■ Brief ■
Turn the entries, from the line containing "Is [943,511] found" through the last line, into a numbered list, with both ends included and blank lines left out.
.....
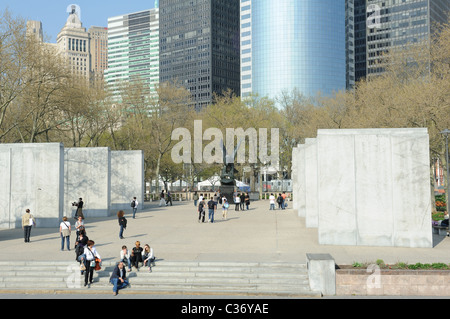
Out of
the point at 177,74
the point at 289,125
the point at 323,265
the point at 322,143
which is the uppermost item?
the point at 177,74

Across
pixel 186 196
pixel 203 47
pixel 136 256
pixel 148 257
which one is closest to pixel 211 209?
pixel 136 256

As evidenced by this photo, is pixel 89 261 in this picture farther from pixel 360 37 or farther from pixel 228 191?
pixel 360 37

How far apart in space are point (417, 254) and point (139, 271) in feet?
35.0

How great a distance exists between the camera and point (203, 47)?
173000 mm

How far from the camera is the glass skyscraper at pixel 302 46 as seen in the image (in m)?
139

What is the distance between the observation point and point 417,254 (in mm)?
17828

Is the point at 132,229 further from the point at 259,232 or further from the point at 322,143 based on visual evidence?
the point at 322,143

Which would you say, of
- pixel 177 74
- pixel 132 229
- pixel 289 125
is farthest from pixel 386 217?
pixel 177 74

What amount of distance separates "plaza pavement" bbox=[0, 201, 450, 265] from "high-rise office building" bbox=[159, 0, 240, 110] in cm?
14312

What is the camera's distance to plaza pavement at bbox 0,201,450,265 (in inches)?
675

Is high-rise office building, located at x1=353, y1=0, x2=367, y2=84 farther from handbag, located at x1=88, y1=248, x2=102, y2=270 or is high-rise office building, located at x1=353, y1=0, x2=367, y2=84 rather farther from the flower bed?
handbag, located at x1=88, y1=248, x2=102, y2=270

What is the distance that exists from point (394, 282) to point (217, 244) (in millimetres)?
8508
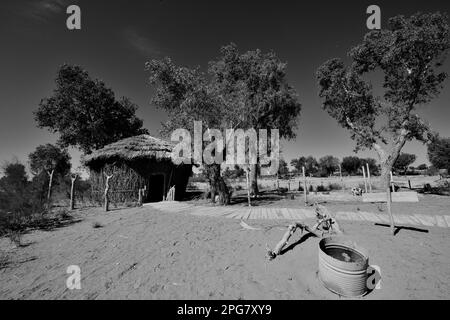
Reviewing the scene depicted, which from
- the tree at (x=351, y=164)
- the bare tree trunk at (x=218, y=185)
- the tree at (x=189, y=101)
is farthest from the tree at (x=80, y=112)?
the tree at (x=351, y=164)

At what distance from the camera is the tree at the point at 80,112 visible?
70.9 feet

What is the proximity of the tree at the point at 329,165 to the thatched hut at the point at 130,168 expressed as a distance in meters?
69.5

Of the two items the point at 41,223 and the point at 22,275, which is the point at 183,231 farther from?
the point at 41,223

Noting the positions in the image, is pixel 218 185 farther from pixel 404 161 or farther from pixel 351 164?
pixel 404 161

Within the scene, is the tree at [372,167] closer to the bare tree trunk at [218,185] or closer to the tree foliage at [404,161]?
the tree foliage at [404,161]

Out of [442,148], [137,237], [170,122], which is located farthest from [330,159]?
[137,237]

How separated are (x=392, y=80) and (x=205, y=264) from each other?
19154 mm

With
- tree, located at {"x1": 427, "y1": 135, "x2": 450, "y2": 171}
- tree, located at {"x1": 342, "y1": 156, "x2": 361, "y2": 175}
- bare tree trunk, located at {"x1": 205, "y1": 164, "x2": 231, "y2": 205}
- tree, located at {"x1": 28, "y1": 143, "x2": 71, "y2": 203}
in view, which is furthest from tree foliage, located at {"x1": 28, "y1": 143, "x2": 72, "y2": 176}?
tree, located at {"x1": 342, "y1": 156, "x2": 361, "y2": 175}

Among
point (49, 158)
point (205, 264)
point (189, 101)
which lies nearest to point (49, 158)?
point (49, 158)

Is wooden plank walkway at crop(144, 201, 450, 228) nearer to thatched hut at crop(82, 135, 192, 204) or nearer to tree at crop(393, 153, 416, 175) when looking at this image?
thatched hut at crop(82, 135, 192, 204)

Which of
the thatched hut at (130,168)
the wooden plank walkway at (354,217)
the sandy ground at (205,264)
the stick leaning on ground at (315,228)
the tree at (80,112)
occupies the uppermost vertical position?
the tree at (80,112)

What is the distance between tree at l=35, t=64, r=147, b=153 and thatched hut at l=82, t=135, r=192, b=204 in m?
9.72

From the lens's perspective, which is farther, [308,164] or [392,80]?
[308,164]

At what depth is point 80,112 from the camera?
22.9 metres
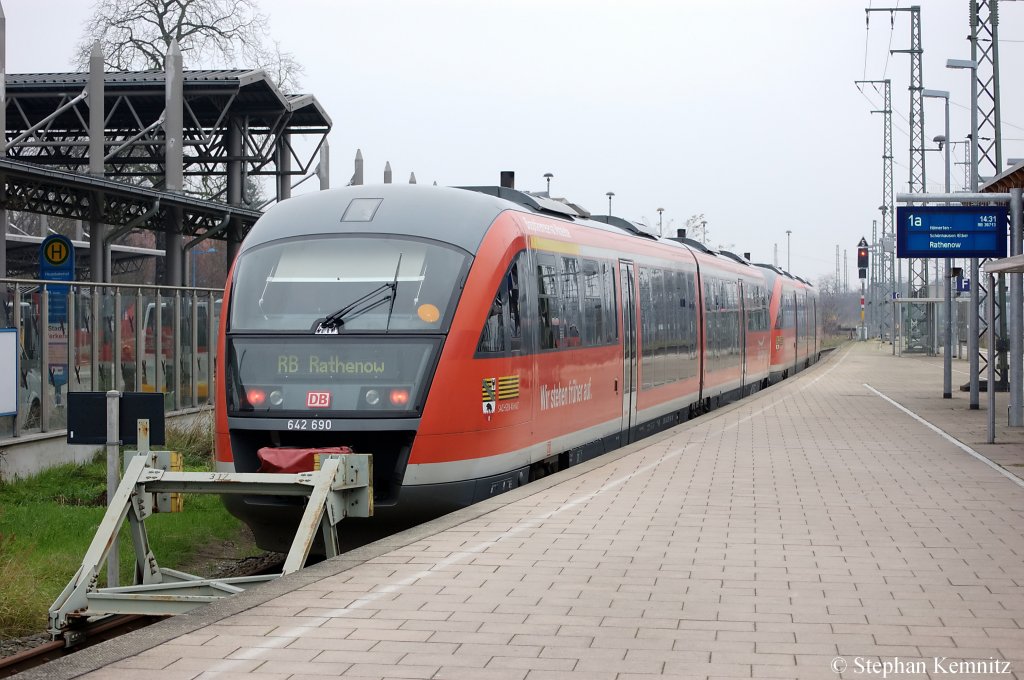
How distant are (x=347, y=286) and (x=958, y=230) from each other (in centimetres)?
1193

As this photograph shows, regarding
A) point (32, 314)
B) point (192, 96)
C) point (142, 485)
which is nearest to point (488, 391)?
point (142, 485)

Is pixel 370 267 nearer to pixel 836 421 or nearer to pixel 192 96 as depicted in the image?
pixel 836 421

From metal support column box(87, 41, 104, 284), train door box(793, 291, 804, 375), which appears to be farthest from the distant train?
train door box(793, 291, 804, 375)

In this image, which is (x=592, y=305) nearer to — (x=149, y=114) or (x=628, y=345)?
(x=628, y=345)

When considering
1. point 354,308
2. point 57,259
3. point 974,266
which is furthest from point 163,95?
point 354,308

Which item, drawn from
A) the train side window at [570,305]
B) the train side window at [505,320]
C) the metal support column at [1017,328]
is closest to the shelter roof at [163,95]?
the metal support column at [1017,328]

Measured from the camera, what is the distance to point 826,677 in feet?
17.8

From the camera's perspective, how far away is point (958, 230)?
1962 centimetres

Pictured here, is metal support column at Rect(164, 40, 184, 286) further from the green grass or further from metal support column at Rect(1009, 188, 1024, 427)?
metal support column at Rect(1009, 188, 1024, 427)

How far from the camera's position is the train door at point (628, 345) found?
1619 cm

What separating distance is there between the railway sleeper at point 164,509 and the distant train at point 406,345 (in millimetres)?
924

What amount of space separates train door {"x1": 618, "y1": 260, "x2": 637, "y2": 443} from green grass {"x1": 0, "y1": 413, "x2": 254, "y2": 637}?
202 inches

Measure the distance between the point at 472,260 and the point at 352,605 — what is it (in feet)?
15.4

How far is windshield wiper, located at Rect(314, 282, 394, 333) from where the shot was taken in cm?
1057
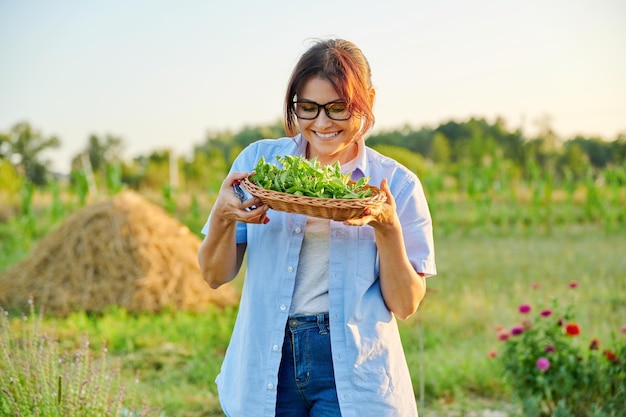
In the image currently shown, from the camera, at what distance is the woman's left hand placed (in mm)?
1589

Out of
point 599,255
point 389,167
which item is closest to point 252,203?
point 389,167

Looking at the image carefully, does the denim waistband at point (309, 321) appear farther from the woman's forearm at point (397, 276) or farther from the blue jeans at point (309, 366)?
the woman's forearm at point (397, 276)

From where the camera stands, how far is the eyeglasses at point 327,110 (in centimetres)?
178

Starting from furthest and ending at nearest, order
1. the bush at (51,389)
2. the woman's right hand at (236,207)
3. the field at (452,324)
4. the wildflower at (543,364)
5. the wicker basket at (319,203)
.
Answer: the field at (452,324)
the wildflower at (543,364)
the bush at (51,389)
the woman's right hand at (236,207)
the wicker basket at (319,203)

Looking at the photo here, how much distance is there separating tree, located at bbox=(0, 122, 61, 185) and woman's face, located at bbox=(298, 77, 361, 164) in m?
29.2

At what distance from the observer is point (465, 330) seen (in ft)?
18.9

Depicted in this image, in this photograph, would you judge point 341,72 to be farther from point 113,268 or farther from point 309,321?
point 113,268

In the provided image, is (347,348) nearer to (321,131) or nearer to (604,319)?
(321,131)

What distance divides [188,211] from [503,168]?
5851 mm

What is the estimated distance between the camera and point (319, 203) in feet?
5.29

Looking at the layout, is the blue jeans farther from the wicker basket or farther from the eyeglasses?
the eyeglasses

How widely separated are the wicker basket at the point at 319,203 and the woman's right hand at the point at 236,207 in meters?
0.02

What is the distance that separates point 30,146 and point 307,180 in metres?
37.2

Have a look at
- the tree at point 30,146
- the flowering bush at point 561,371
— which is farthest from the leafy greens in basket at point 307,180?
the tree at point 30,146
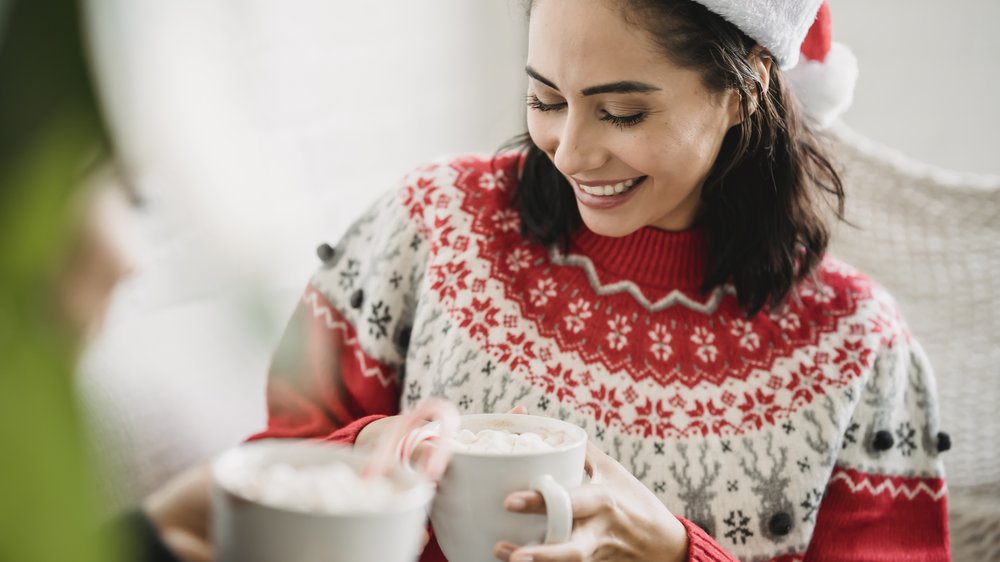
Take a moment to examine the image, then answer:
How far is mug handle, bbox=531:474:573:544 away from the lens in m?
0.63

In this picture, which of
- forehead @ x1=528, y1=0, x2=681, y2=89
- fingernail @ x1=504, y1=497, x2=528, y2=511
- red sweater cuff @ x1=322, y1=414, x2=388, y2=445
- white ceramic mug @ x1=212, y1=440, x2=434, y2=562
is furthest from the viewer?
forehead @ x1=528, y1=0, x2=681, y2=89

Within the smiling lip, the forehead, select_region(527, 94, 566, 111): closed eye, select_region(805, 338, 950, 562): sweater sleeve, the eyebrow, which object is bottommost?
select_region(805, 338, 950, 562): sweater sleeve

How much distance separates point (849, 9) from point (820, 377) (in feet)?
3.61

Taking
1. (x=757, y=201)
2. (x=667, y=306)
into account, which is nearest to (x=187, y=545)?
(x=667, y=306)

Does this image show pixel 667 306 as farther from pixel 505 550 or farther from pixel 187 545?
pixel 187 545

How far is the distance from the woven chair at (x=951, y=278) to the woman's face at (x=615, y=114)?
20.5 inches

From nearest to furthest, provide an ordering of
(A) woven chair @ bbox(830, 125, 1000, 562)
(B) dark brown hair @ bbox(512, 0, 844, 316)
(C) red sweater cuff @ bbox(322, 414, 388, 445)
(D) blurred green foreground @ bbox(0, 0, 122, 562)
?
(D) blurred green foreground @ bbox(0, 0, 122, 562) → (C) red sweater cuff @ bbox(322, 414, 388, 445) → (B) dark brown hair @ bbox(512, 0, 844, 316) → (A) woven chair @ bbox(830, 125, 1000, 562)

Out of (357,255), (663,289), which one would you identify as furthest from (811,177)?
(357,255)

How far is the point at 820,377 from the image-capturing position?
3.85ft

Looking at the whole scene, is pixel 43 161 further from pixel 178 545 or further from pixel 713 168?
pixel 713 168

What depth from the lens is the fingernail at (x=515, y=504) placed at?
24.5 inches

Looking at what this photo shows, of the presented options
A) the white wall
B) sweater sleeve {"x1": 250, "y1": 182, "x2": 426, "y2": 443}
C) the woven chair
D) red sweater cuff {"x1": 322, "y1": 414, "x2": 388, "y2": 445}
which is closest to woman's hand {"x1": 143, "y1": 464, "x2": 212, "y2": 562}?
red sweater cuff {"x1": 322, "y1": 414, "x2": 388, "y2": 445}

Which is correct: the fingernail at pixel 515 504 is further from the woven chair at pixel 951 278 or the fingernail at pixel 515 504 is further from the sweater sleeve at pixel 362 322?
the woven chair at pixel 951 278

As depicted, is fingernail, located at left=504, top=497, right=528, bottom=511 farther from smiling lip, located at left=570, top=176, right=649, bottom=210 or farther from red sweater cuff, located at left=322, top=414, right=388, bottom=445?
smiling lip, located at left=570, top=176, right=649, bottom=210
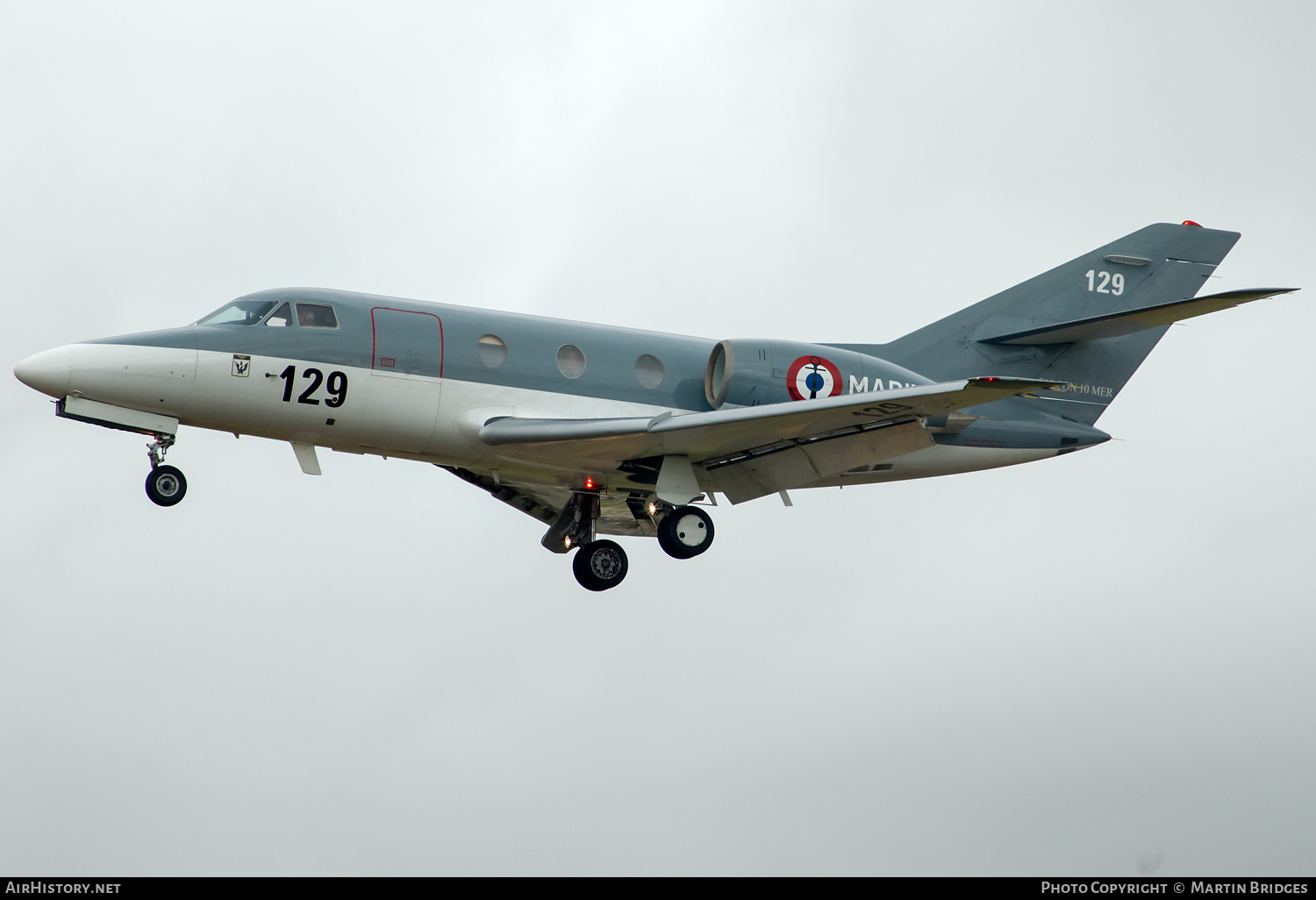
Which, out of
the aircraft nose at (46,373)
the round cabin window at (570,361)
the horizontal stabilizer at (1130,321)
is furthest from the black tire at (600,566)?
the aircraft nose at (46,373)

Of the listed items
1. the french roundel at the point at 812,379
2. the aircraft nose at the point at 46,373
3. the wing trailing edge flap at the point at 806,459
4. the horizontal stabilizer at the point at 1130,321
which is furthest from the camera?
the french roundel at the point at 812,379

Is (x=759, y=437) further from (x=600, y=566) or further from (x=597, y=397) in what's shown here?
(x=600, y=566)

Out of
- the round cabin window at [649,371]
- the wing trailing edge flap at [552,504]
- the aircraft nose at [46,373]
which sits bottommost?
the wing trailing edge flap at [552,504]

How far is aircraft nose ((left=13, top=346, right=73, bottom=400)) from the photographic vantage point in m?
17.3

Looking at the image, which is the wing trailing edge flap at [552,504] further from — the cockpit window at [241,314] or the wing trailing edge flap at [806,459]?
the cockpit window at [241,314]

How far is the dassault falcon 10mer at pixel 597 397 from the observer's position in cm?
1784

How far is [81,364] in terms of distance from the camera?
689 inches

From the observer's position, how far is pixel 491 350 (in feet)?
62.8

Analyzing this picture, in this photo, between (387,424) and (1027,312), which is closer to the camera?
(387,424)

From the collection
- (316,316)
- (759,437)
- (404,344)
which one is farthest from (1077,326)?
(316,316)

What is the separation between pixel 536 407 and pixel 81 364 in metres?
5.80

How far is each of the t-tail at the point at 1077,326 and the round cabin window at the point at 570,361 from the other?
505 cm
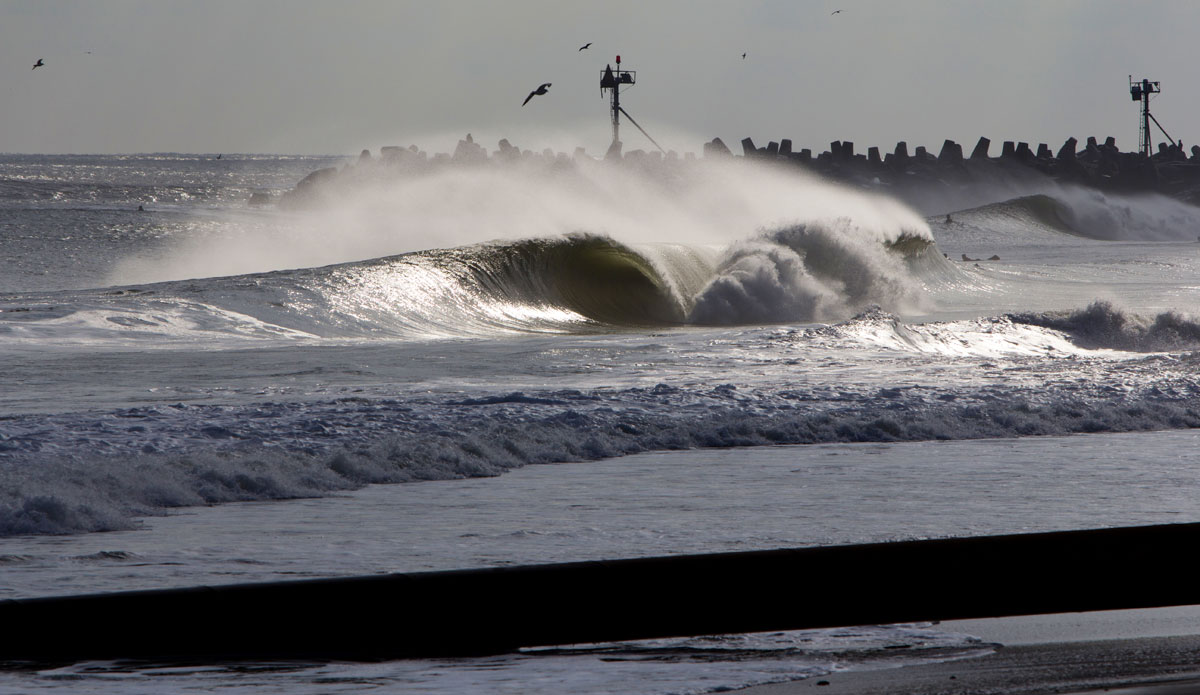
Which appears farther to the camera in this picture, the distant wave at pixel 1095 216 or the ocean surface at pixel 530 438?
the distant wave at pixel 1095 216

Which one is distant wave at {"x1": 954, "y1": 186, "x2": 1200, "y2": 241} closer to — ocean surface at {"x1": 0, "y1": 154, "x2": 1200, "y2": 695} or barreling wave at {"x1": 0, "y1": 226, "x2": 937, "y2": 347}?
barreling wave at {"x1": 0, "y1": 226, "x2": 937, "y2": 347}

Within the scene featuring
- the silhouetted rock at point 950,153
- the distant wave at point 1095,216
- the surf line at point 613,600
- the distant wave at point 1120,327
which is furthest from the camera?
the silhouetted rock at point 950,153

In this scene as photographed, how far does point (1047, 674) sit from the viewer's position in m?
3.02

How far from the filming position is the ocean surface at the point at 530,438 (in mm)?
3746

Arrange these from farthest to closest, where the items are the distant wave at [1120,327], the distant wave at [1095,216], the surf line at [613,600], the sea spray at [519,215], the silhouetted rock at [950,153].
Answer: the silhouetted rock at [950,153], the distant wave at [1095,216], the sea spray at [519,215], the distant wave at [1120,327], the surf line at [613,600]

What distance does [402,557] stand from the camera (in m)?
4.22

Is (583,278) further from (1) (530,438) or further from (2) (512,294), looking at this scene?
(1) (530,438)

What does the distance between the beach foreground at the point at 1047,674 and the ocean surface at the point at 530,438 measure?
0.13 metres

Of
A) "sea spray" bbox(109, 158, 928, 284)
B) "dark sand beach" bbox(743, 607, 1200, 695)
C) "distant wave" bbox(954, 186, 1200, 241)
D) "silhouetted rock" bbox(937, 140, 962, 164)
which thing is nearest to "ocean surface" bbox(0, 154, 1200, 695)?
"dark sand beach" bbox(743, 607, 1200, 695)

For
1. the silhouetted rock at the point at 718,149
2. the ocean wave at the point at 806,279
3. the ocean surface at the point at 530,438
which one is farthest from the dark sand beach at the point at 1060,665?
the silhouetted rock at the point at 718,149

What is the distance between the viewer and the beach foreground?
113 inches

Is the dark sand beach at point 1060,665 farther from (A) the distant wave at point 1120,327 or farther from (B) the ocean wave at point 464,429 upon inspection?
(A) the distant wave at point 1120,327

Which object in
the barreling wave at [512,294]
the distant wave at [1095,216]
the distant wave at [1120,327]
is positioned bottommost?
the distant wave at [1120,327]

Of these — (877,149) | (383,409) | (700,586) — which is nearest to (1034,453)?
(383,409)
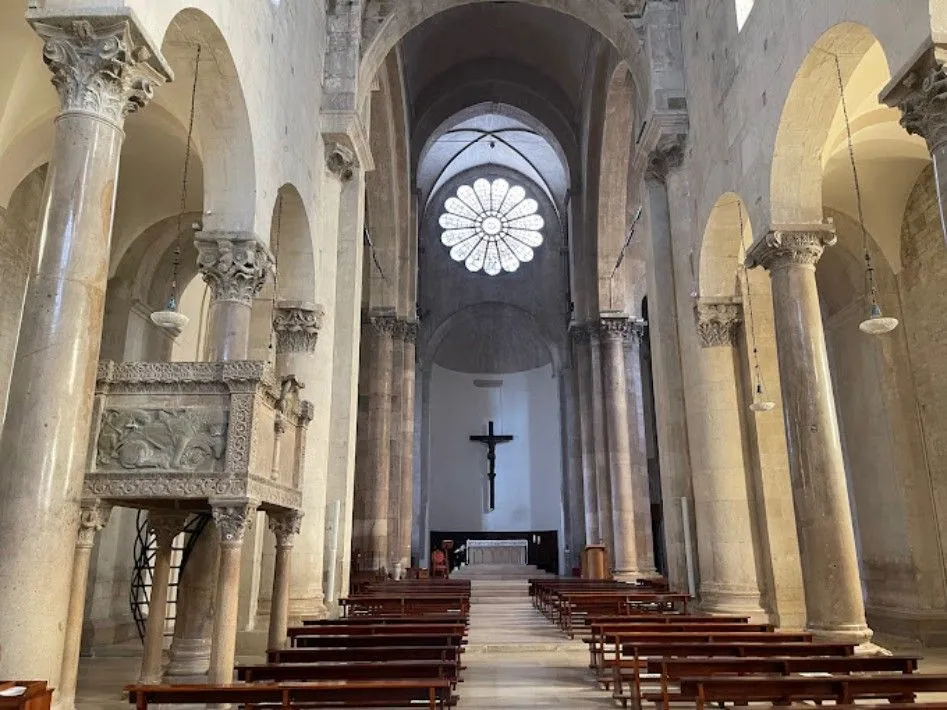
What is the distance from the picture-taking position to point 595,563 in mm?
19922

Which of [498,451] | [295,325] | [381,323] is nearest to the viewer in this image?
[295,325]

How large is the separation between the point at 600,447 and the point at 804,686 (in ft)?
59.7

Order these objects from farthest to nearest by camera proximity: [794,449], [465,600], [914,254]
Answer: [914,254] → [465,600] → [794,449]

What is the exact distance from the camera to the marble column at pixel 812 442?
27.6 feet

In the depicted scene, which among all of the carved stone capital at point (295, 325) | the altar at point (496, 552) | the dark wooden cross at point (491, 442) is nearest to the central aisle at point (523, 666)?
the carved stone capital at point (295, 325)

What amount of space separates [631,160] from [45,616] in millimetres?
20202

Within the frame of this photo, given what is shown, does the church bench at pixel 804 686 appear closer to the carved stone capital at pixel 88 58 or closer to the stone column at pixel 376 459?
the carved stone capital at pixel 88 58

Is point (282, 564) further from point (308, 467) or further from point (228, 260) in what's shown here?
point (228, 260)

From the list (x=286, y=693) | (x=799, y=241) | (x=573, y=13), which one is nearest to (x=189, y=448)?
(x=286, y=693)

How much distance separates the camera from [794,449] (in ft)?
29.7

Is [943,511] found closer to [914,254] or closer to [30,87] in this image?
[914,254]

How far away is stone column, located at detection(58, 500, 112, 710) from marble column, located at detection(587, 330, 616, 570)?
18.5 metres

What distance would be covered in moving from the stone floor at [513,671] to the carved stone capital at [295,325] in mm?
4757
.....
■ Complete response ■
1. Is [943,511] found closer to [914,254] or closer to [30,87] in this image?
2. [914,254]
3. How far away is stone column, located at detection(58, 500, 112, 710) from marble column, located at detection(587, 330, 616, 570)?
4. 18.5 metres
5. What distance would be covered in moving from the stone floor at [513,671] to the carved stone capital at [295,325] in mm?
6. 4757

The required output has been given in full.